PostgreSQL Client Responsibilities
- Upsert chunk rows with metadata and content
- Upsert embeddings for pgvector similarity
- Maintain FTS (tsvector) index
- Execute vector and sparse searches with corpus scope
Neo4j Client Responsibilities
- Ensure database exists (per mode)
- Ensure vector index on Chunk nodes when enabled
- Upsert entities and relationships
- Expand from seed hits to related chunks
flowchart LR
CH["Chunks"] --> PG["PostgreSQL"]
EMB["Embeddings"] --> PG
ENT["Entities"] --> NEO["Neo4j"]
REL["Relationships"] --> NEO Configuration Hooks
| Section | Field(s) | Meaning |
|---|---|---|
| indexing | postgres_url | DSN for Postgres |
| graph_storage | neo4j_uri, neo4j_user, neo4j_password | Neo4j connectivity |
| graph_storage | neo4j_database_mode, neo4j_database_prefix | DB isolation strategy |
| graph_indexing | store_chunk_embeddings, chunk_vector_index_name | Neo4j vector search on chunks |
# Resolve Neo4j database name for a corpus (1)!

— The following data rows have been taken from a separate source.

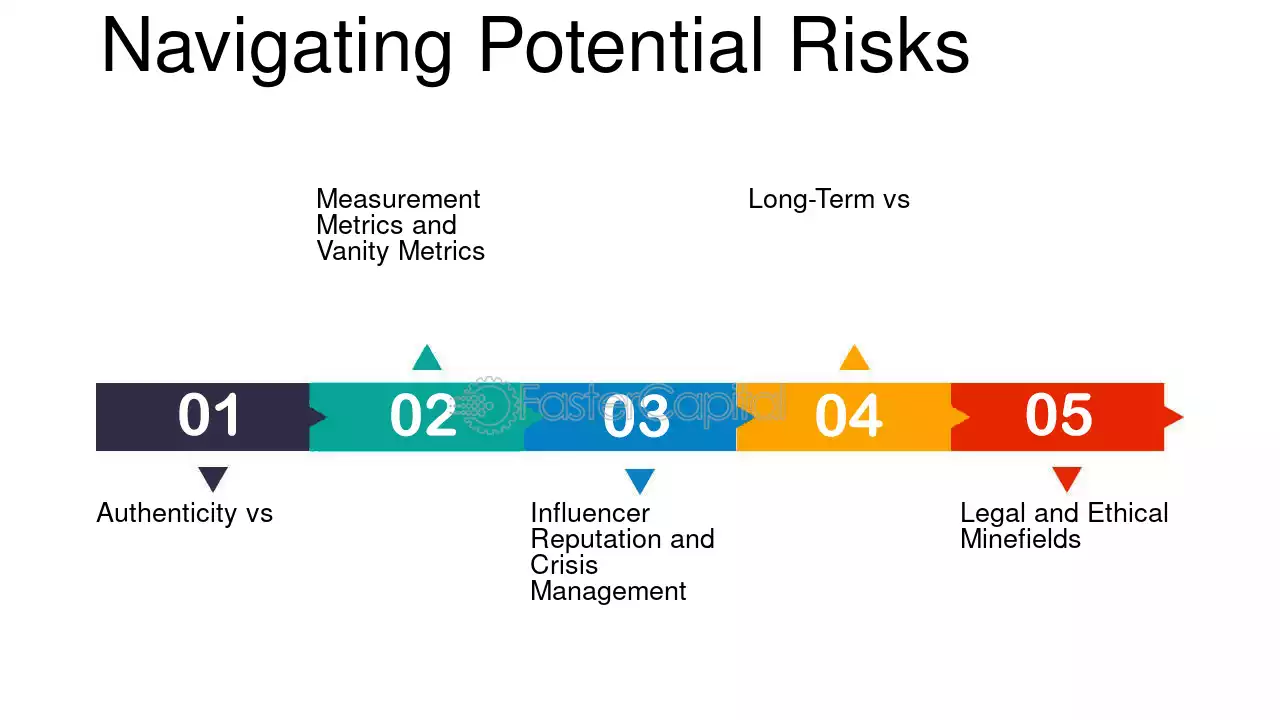 Navigating Potential Risks

Measurement Metrics and Vanity Metrics

Long-Term vs

01

02

03

04

05

Authenticity vs

Influencer Reputation and Crisis Management

Legal and Ethical Minefields

FasterCapital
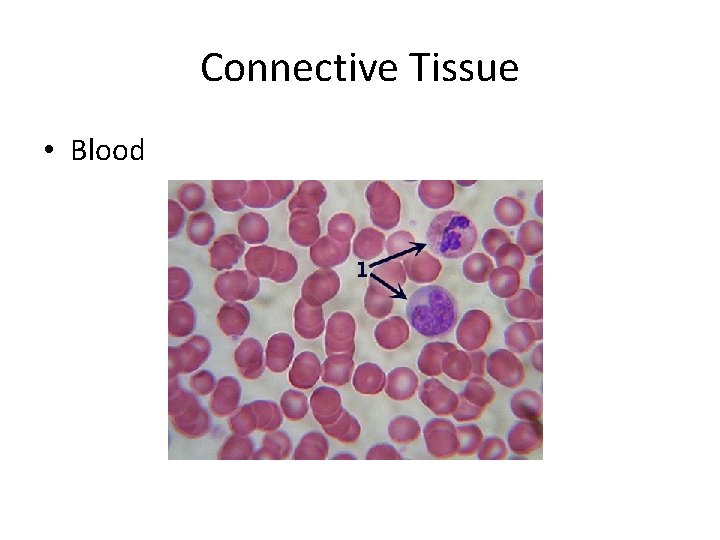 Connective Tissue

• Blood

1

from server.models.tribrid_config_model import GraphStorageConfig
print(GraphStorageConfig().resolve_database("dev_corpus"))
- Uses prefix + sanitized corpus id in per_corpus mode
Vector Similarity
Set graph_indexing.vector_similarity_function to cosine or euclidean based on your embedding model norms.